The Austin Police chief changes the consent to search policy and a couple of other response policies that he says will lessen the chances of officer-involved shootings.
Regarding searches, officers who wish to conduct a search when no probable cause exists, they must first call a supervisor or sergeant and explain the situation.
If the supervisor gives the okay, the officer must get video and audio recording of them asking the person in question for permission to search. If the citizen says yes, they must fill out a consent form.
The chief also announced Tuesday a change in the response to moving vehicles. Officers now are not allowed to place themselves in the path of a moving vehicle.
Officers can move from cover to make an arrest, if and only if, the arrest would not pose harm to other officers and the public.
The final change concerns the response to emotionally disturbed citizens. Acevedo referred to the transient population downtown.

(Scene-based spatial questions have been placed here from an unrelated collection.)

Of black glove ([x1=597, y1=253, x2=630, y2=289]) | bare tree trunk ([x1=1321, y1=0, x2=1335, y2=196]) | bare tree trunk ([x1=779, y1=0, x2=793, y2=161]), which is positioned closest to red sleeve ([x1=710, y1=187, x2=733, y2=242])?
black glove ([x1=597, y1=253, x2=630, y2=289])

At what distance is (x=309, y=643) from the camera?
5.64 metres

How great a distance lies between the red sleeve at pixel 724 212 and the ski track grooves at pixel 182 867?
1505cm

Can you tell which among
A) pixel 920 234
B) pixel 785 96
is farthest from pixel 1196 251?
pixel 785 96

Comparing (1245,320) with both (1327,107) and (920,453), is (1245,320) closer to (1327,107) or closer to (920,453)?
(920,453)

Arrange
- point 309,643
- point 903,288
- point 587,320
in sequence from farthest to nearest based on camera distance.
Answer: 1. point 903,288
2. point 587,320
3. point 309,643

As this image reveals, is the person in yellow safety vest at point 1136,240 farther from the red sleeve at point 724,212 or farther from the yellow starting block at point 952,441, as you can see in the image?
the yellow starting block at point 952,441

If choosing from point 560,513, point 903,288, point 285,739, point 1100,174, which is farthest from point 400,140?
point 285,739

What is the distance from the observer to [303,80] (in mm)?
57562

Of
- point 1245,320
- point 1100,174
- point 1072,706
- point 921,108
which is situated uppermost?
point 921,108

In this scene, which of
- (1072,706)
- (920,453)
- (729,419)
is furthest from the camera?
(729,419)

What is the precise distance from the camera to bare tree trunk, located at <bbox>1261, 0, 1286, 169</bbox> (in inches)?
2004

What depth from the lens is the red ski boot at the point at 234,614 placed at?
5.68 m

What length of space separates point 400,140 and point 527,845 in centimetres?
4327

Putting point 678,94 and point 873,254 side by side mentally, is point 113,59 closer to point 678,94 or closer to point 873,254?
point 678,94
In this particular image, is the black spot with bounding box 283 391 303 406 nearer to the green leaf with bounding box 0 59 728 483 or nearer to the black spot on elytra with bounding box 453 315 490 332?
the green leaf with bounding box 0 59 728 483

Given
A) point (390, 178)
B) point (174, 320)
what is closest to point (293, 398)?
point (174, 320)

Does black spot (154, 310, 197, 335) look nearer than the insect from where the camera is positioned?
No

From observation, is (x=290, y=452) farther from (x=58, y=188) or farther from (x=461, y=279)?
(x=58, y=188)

Acevedo says if a person shows symptoms of aggression or combative behavior on a scene, four officers and a sergeant will be dispatched. One must be a crisis intervention officer.
Officers must attempt a less than lethal weapon before they shoot.
Acevedo hopes these two adjustments will decrease the likelihood of using deadly force.
The most controversial of the new policies seems to be the search issue. Critics say it will lead to more criminals getting away.
"We've gone through this before under Chief Stan Knee. He required written consent. It just made the consent search that an officer uses more cumbersome and they just quit doing the consent searches. My feel is consent searches will be a thing of the past," said Sgt. Wayne Vincent, Austin Police Association president.
"Sometimes it is better letting one get away than to make 10 innocent people think you're treating them like a criminal," Chief Art Acevedo said.
While the NAACP and Texas Civil Rights Project leaders were on hand to show their appreciation for the changes, they are not withdrawing a complaint they recently filed against APD with the U.S. Department of Justice. The complaint accuses APD officers of using excessive force and racial profiling.